Most genetic algorithms run against some sort of fitness metric, something to determine if the object in question is moving in the right direction. For this kind of simulation though there really isn’t a fitness metric I can think of, and it may not even need one. The goal is to create the best animal for the current environment. I guess the best way to determine that is how well the animal survives. If the animal is able to live comfortably (eg, get food) and live long enough (avoid predators) it will have more offspring than an animal that dies after its first offspring. That should ensure that fit animals prosper and lesser animals are either removed from the simulation, or evolve and adapt. Fun.

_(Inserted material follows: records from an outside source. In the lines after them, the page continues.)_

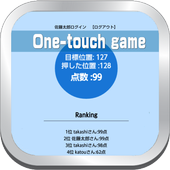 One touch game 参加者で点数を競うアプリです。 1.0.1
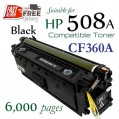 Monster HP 508A Black (CF360A) 黑色代用碳粉 Toner 一支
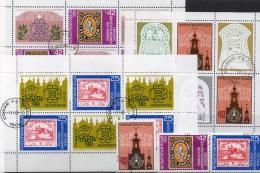 Kleinbogen 1988 Bulgarien 3492,3696,3713 Plus 6-KB O 9€ Stamps On Stamps Sheetlet Expo Philatelic Of Sweden CSR Bulgaria - Gemeinschaftsausgaben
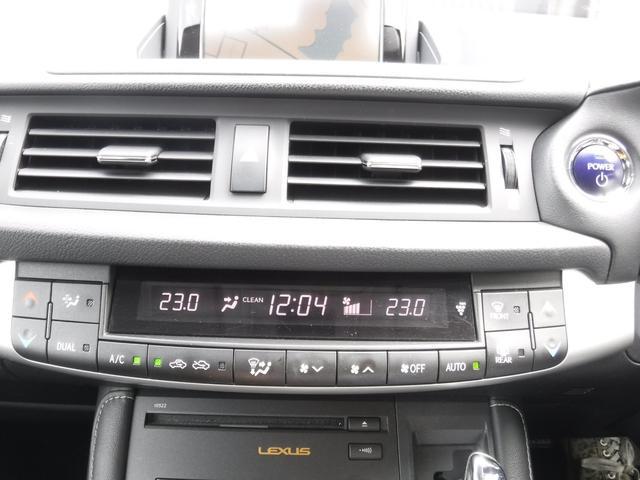 CT200h バージョンC HDDナビ スマートキー(12枚目)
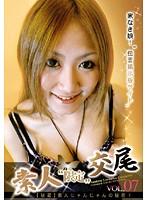 素人'限定'交尾 vol.7 ダウンロード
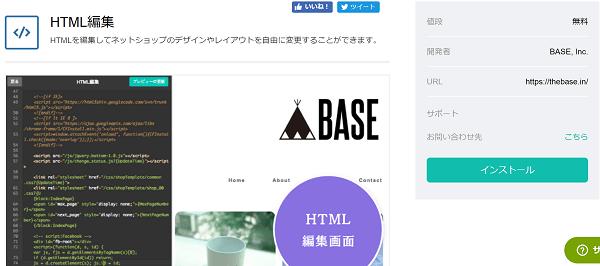 base-html-change
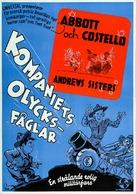 Buck Privates - Swedish Movie Poster (xs thumbnail)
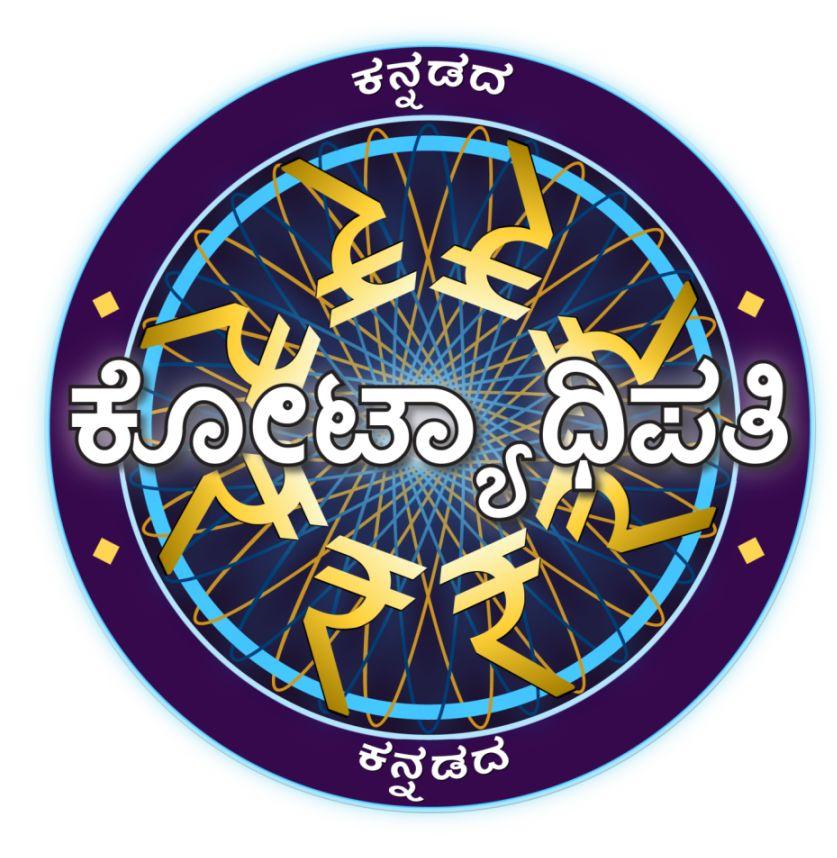 Kannadada Kotyadhipathi Season 2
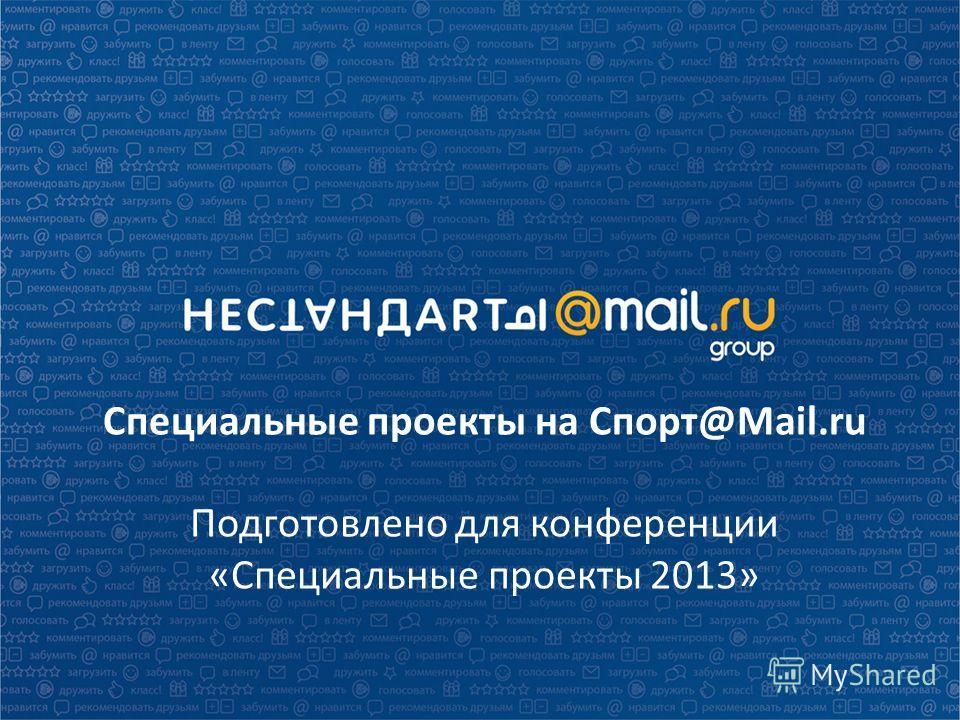 Специальные проекты на Спорт@Mail.ru Подготовлено для конференции «Специальные проекты 2013»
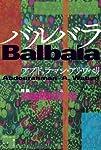 バルバラ (フィクションの楽しみ)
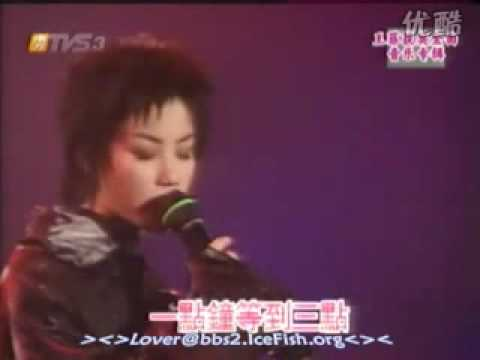 王菲faye wong- 愛與痛的邊緣live.flv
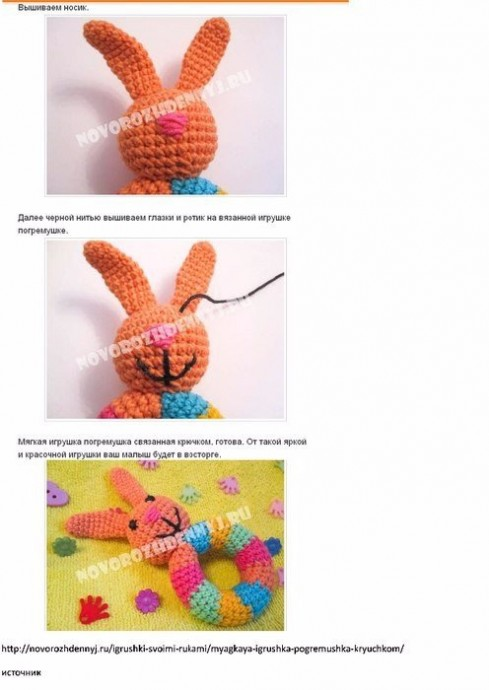 Вязаные игрушки-погремушки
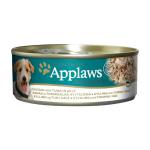 Applaws 啫喱狗罐頭 雞柳及吞拿魚 Chicken With Tuna 156g (3121) 狗罐頭 狗濕糧 Applaws 寵物用品速遞
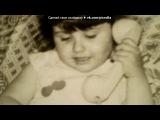 «в детстве!» под музыку Кучиерский Аркадий - Доченька моя. Picrolla
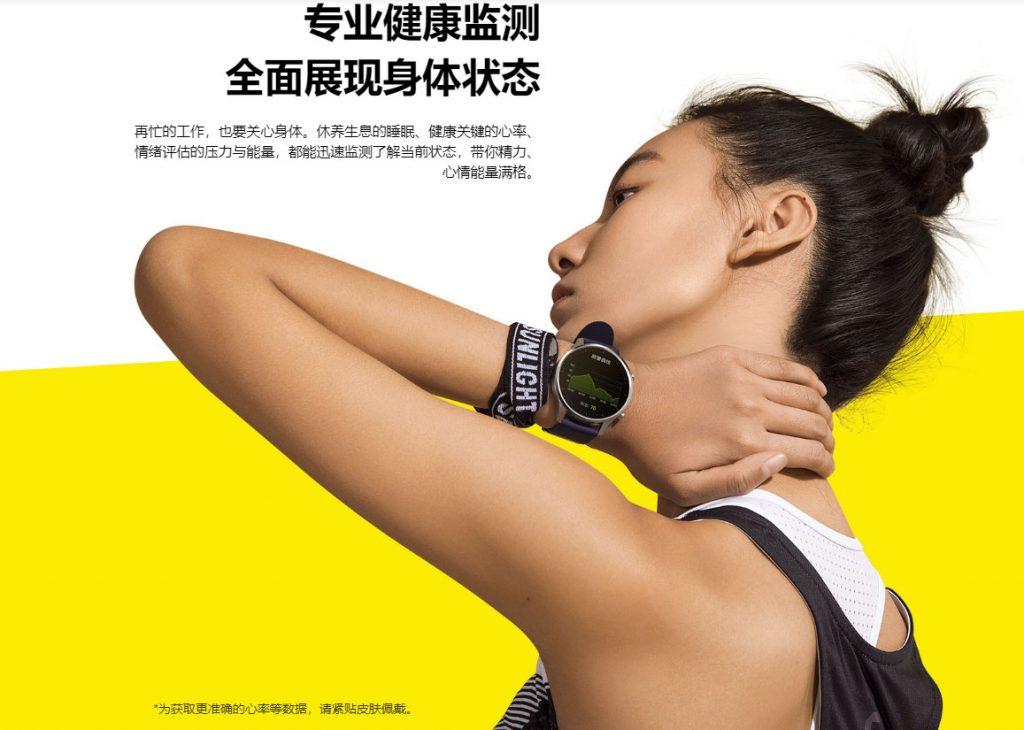 xiaomi mi watch color health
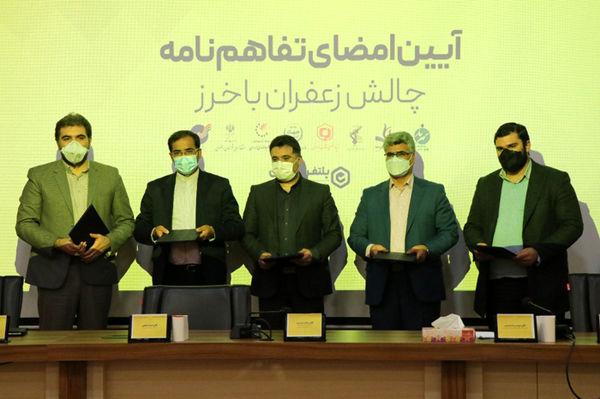 """امضای تفاهمنامه """"چالش زعفران باخرز"""" باهدف رفع نوآورانه مسائل این حوزه"""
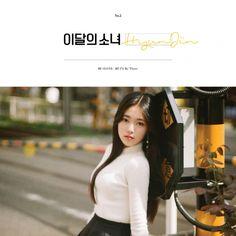 #HyunJin - Single Album CD.. Buy it only for $9.97. Visit Now: https://goo.gl/SXU59f  #KPOP #music #party #dance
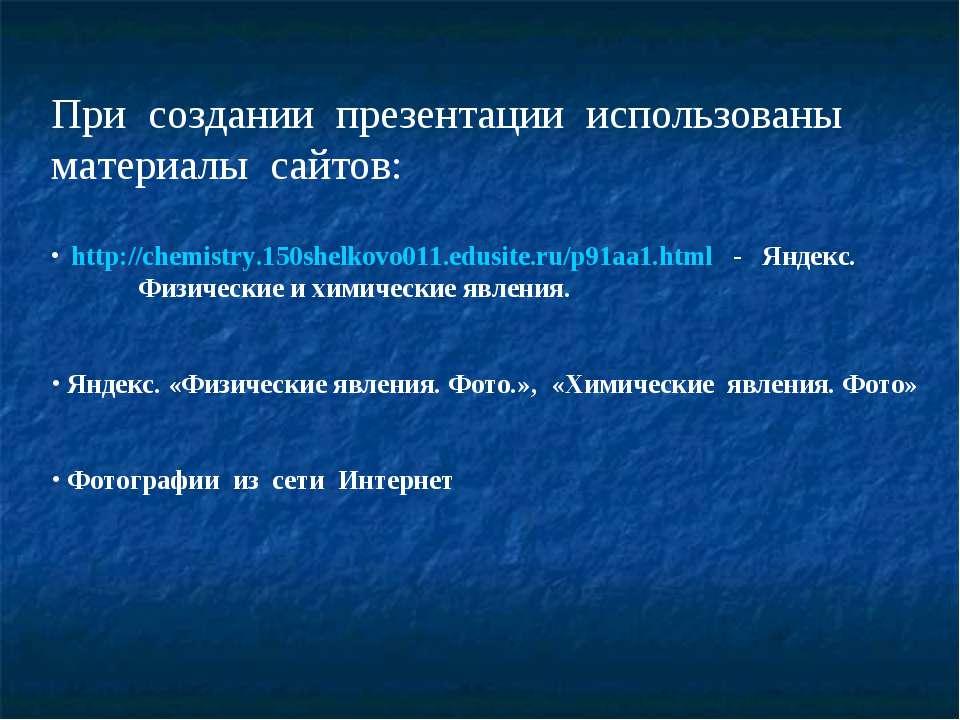 При создании презентации использованы материалы сайтов: http://chemistry.150s...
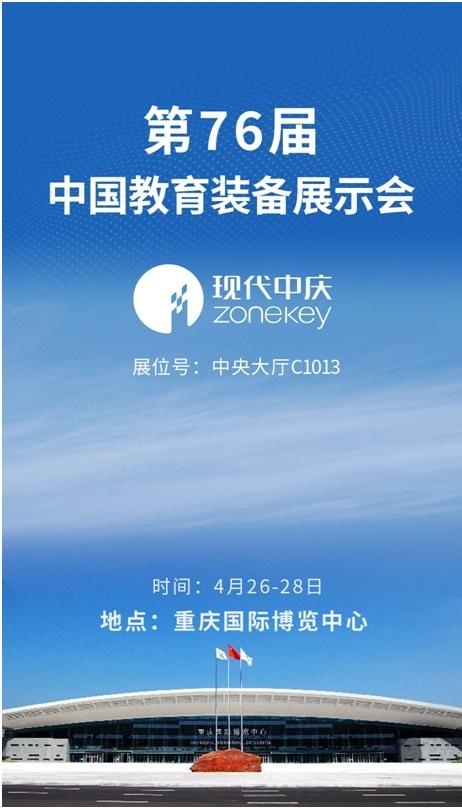 第76届中国教育装备展示会 | 我们在重庆等你!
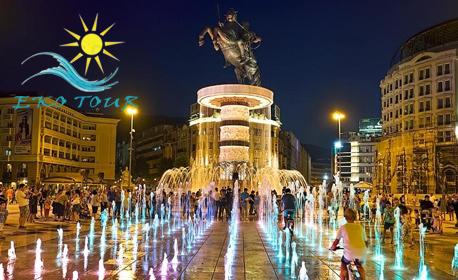 За Нова година в Скопие! 2 нощувки със закуски в хотел 4*, плюс транспорт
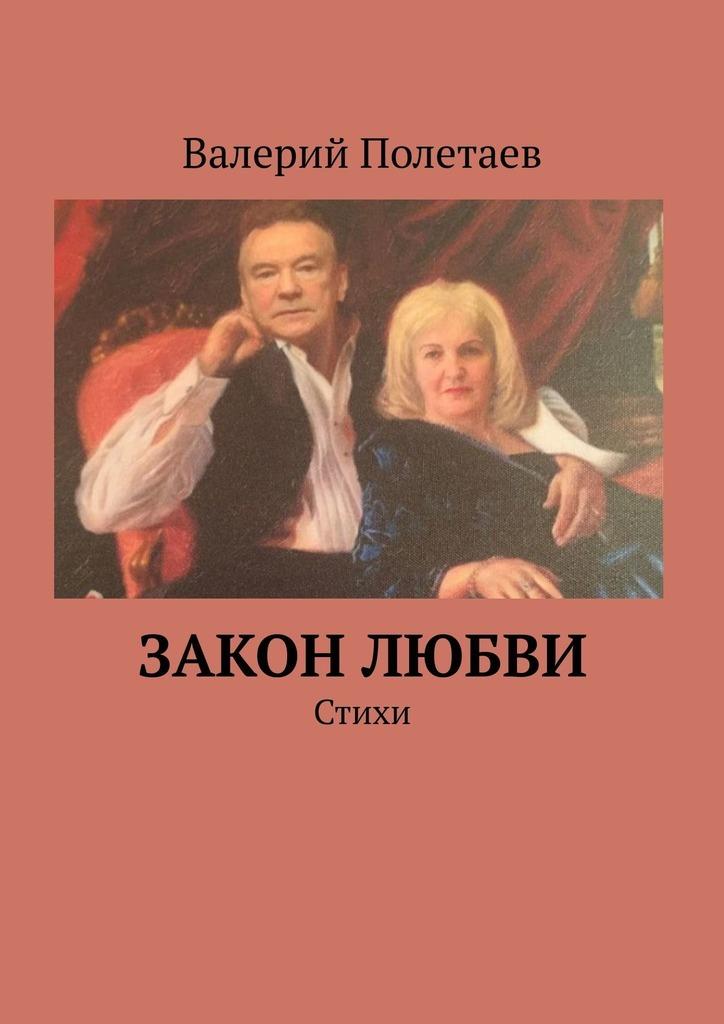 Валерий Николаевич Полетаев Закон любви. Стихи валерий полетаев лучшая книга super тамады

Now, onto actual metrics and how I plan to go about doing this. I want it to be as simplistic as possible while maintaining some key aspects, namely finding food, avoiding predators, exploring areas and finding a mate. Animals will be split into two parts, the physical representation of them (all the variables that deal with their body, eg: weight, speed, size, age, etc) and a decision tree that deals with the “brain” of the animal (its hunger, what it does in given situations, etc). I want to make everything the animal does count towards its fitness, for example, moving draining their hunger and increasing their muscles, etc. How well the animal eats should have an impact on it as well. Fat animals should increase in ability faster then starving animals. And to make things interesting in the brain side of things, I’ll probably set a limit on how many nodes on the tree are processed at once, encouraging it to be as efficient as possible.

Whew, long post. Now I’m not saying this is the next thing I’m working on, or if I’ll actually start working on it, it’s just something I’ve been thinking about lately. It would be fun to take a weekend and see what I can get done, so maybe I will.